Delegates attack Black report
The Hazards campaign held one of its most successful conferences in recent years, with over 500 delegates attending the three-day event at Keele University.
The government’s failure to tackle ill health and injuries at work came under particular attack. Dame Carol Black’s report, Working for a healthier tomorrow, which supports the government’s message that “work is good for you” was given a critical and thorough examination.

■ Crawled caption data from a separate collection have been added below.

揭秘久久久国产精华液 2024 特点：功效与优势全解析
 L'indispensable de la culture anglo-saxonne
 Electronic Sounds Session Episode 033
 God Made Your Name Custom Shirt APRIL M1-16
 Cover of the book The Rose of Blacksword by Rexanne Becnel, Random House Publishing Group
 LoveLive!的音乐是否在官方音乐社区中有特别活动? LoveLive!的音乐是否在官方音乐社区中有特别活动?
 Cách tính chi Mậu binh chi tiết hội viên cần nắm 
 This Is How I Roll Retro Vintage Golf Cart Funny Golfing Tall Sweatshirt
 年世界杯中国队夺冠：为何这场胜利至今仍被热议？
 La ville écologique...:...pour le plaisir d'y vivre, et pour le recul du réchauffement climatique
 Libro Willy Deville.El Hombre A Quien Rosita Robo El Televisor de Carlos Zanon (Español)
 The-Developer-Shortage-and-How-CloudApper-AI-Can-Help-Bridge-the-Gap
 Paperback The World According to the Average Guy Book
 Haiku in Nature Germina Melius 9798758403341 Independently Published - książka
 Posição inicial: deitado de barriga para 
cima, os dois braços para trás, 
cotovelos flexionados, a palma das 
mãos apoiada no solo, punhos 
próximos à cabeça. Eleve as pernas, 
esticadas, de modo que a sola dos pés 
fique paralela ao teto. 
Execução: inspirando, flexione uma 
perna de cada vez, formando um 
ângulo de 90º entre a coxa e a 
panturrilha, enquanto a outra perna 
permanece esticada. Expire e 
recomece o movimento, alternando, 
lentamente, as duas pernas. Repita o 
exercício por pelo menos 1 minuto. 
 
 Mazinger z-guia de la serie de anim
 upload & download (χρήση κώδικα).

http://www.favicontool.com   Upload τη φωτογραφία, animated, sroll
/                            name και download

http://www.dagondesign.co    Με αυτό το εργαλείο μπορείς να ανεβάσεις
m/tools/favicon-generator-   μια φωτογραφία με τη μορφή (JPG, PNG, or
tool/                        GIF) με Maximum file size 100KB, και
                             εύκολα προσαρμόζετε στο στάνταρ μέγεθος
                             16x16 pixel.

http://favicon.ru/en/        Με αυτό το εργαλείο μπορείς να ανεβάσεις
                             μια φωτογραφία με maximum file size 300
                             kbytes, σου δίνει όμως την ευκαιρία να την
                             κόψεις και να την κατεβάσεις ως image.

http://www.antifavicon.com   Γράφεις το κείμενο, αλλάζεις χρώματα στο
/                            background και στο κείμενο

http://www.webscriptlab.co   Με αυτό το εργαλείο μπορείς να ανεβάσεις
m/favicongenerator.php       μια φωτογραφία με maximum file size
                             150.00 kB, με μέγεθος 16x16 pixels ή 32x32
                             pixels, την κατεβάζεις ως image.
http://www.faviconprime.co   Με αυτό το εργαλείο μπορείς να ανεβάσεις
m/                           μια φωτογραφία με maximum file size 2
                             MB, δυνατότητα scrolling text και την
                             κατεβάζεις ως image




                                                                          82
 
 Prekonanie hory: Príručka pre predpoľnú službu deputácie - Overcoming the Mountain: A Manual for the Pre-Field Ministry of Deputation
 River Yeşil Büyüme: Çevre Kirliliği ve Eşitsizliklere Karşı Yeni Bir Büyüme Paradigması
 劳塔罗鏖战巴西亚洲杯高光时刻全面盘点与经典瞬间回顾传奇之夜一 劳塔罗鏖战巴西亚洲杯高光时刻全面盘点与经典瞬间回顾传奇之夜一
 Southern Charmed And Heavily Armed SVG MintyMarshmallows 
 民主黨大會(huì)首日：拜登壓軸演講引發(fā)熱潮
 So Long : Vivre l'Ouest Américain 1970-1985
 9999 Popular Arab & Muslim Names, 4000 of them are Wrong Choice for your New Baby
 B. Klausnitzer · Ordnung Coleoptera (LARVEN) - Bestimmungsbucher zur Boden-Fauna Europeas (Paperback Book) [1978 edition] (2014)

At the closing plenary, Carole Duerden from the Bradford Occupational Health Project moved a motion criticising the report as “an ideological document with no reference to occupational diseases and bears no resemblance to the realities of working life in Britain today”. The motion added that Black’s report was “a tool for driving workers back to work taking no account of the causes of their ill health and will not deliver a healthier tomorrow for workers”.
The Hazards website has a standard letter that can be sent to the government rejecting Black’s report.
Karen Messing, a Canadian researcher who has helped put gender-sensitive health and safety at the centre of union strategy in recent years, gave an impressive presentation. The conference heard Messing describe how “light” work for women in schools, hotels, in cleaning and other occupations turns out to be heavy, damaging and highly stressful.
Safety campaigners who have suffered the loss of their own loved ones, and yet have fought for justice for other workers also addressed the conference.